### EXERCISE PASSAGE
· · ·

QA of pharmaceutical products and services is of prime importance. Patients rely on pharmacists providing medicines which are consistently safe, efficacious and of suitable quality.
The NHS quality agenda and the role of the quality assurance pharmacist
QA of pharmaceutical
products and services is of prime importance. Patients rely on pharmacists
providing medicines which are consistently safe, efficacious and of suitable
quality. Quality itself has a number of definitions: dictionary.com has 19
different definitions for quality, many of which give a rather subjective view,
one which is both comparative and difficult to quantify and measure. The total
quality management (TQM) approach describes quality as: ‘meeting customer
needs’. TQM is a management philosophy which embraces all activities, through
which the needs and expectations of the customer and the community are
satisfied, and through which the object-ives of the organisation are met; these
aims are achieved in the most cost-effective way by maximising the potential of
all employees in a continuing drive for improvement. This is a useful
definition to apply to pharmacy services, and one that aims to ensure service
objectives are entirely organised around meeting customer needs.

· · ·

### EXERCISE PROMPT
According to the passage on pharmaceutical quality assurance, how does the total quality management (TQM) approach describe quality?

### RECORD EXCERPTS

· · ·

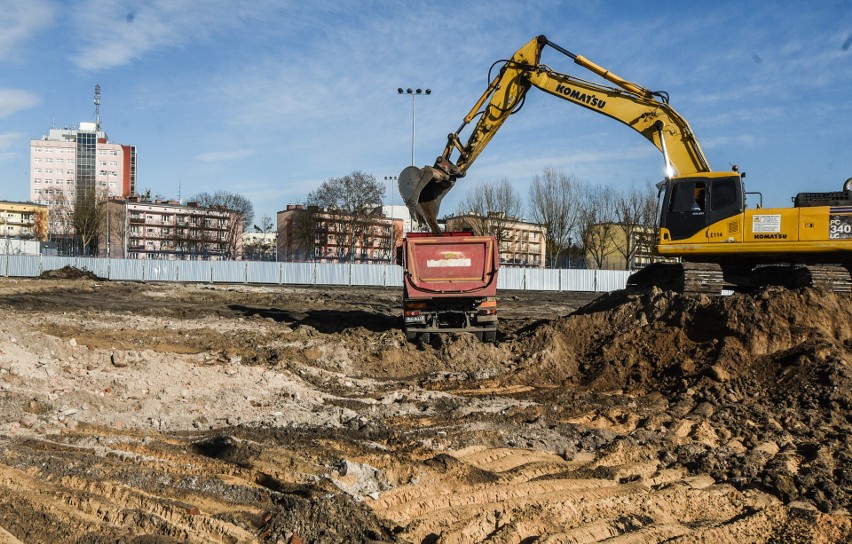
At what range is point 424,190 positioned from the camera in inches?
593

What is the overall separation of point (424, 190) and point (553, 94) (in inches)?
143

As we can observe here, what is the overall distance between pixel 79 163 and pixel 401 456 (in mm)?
133423

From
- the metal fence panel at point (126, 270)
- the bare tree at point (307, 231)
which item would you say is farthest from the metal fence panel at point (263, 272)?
the bare tree at point (307, 231)

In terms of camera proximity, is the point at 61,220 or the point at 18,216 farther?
the point at 18,216

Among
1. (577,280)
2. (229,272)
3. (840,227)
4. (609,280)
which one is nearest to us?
(840,227)

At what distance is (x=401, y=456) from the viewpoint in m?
6.90

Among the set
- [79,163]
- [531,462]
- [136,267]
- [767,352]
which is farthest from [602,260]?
[79,163]

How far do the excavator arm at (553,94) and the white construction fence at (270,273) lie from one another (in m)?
28.4

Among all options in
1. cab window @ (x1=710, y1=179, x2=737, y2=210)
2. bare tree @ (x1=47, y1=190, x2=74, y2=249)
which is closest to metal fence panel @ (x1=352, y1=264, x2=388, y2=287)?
cab window @ (x1=710, y1=179, x2=737, y2=210)

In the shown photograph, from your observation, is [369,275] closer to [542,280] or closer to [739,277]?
[542,280]

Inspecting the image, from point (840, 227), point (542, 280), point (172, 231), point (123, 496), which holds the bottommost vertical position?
point (123, 496)

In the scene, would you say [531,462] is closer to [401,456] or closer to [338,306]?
[401,456]

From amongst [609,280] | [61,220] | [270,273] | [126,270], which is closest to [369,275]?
[270,273]

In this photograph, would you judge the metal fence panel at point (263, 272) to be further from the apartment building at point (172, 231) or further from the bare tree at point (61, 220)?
the bare tree at point (61, 220)
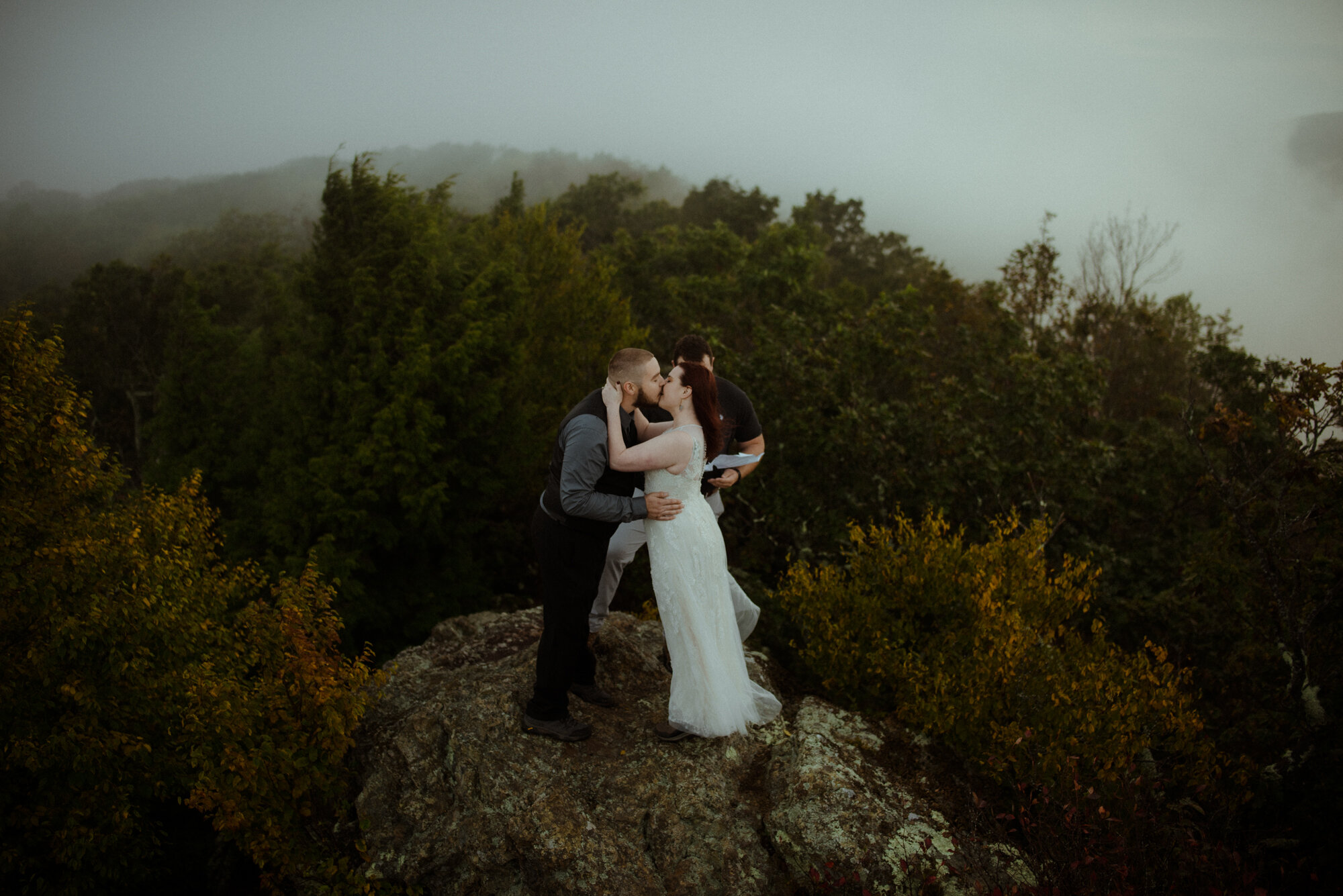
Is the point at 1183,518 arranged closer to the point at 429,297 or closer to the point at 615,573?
the point at 615,573

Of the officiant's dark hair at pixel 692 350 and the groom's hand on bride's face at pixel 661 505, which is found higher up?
the officiant's dark hair at pixel 692 350

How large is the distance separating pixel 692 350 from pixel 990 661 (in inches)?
138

· · ·

### SOLUTION TO THE EXERCISE
As "meeting customer needs."